EXCERPTED TEXT >>
========
A couple weeks ago, people in the UK observed Remembrance Sunday paying tributes to the armed forces personnel who sacrificed their lives in the line of  service.  People from all walks of life came forward to commemorate the bravery of  soldiers  in various ways. There were  donations collected in different forms , the most visible of them being the Web site making the ‘poppy appeal’  and of  course, the sale of poppies on the roads. You would have seen  many people in London and other cities wearing and flaunting these poppies proudly, to show their support to the Royal British Legion. The poppy appeal  program is a massive hit, garnering generous amounts of funds, besides all the attention. I wish to take the poppy appeal case as a success s story to elaborate my case about persuasion and behavior change.

    

Will do -> Want to do + can do

Let us consider a case when somebody comes and asks you to donate funds for the cause of soldiers. How many people will  donate  the money? Notice that some people do want  to donate, because it is serving the noble  cause  of  helping the defence services personnel, albeit  in a small way. But not always do you find that all these motivated people can actually give.  So, it is not enough to want to give funds, but  most importantly, people should also have the ability to donate amounts. Great, so you found some people who want to and also who can donate. Is the job done? Not exactly. They need to be asked, reminded and provided with ways to  donate . These are all the various triggers  used to facilitate these motivated and able people to take the step and donate the amounts. Then and only then, would the motivated and able people come forward to donate.

Fogg Behavior Model (FBM)

So, from the above example, let us try and generalize this  using the Behavior Model proposed by Prof. B.J.Fogg, Director of Persuasive Technologies Lab, Stanford University. You would have understood that people will do a task, not only when they  are motivated but also when they have the  ability.  In other words, the first step in the process of behavior change is to identify those people who have high motivation.  The next step is to simplify the task or  process, or to increase their ability to do the task.

However, it does not always happen that these people actually do the tasks, until they are triggered with the right call to action. These triggers have to be placed on the journeys or paths of these people,  at the right time, in the right place and with the right visibility. That’s the secret  behind many successful products and services, which have been able to bring about a behavior change  in their users.
========
PROVIDED MATERIAL >>
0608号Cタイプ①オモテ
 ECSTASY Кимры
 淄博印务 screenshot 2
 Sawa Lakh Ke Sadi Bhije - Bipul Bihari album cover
========
QUESTIONS >>
a: From the excerpt on persuasion, return the passage from "Let us consider" up to and including "Behavior Model (FBM)".
b: Render this sentence from the excerpt on persuasion in Spanish: "These triggers have to be placed on the journeys or paths of these people, at the right time, in the right place and with the right visibility."
c: In the excerpt on persuasion, who proposed the Behavior Model used to generalize the donation example?
The listing plays no part in any of this.

RESPONSES FOR EACH TASK >>
a:
Let us consider a case when somebody comes and asks you to donate funds for the cause of soldiers. How many people will  donate  the money? Notice that some people do want  to donate, because it is serving the noble  cause  of  helping the defence services personnel, albeit  in a small way. But not always do you find that all these motivated people can actually give.  So, it is not enough to want to give funds, but  most importantly, people should also have the ability to donate amounts. Great, so you found some people who want to and also who can donate. Is the job done? Not exactly. They need to be asked, reminded and provided with ways to  donate . These are all the various triggers  used to facilitate these motivated and able people to take the step and donate the amounts. Then and only then, would the motivated and able people come forward to donate.

Fogg Behavior Model (FBM)

b: Estos desencadenantes deben colocarse en los recorridos o caminos de estas personas, en el momento adecuado, en el lugar adecuado y con la visibilidad adecuada.

c: Prof. B.J.Fogg, Director of Persuasive Technologies Lab, Stanford University.